Rickszor & Rumme
Like This
Basilic

The howl of this Coyote is more like a technicolour starburst exhalation where, if time doesn’t stand still, it at least kicks back and basks in a unique feeling of unbridled calm and mindblowing sonic rapture. Timm Sure and Ampo were part of Unity Crescent, who showed signs of this direction but, striking out on their own, set the controls for the heart of the sun and Ibiza’s Salinas Beach when it sets, boasting an innate ability to transform the back garden or anywhere it’s sprayed. They’ve released several wonderful EPs on their Is It Balearic? label. Now comes a whole album, stuffed to the pulsating gills with exotic aural flights and pastoral melodic swirls. ‘Pacific Breeze’ gets proceedings under way with languorous piano riding gorgeous waves of rippling guitars and sublime strings, setting a template of shimmering textures and steady, rolling beats through tracks like ‘Wildness’, ‘Love Handles’ and ‘California’, all operating in endless dub canyons.
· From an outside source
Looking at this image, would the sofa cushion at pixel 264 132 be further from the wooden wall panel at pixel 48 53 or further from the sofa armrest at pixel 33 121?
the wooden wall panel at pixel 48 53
The blissful drift of ‘Electric Sunburst’ could be the ultimate Balearic statement while the female vocals wafting over ‘Boat Trip’ add another dimension, as does the acid flecking ‘The Beach’. ‘Poyote Sunset’ injects Native American expounding into its opiated bongo-pattering dream-state, the album’s trademark gentle guitars particularly effective here. ‘Live This Life’ takes the album out on a raft of tranquil pads. The tracks all hover around the six or seven minute mark, allowed to breathe, sprout luminous tentacles and fly to places rarely glimpsed on modern electronic records often bent on darkside scuttling. At Harlyn Bay the sun comes out and never goes down.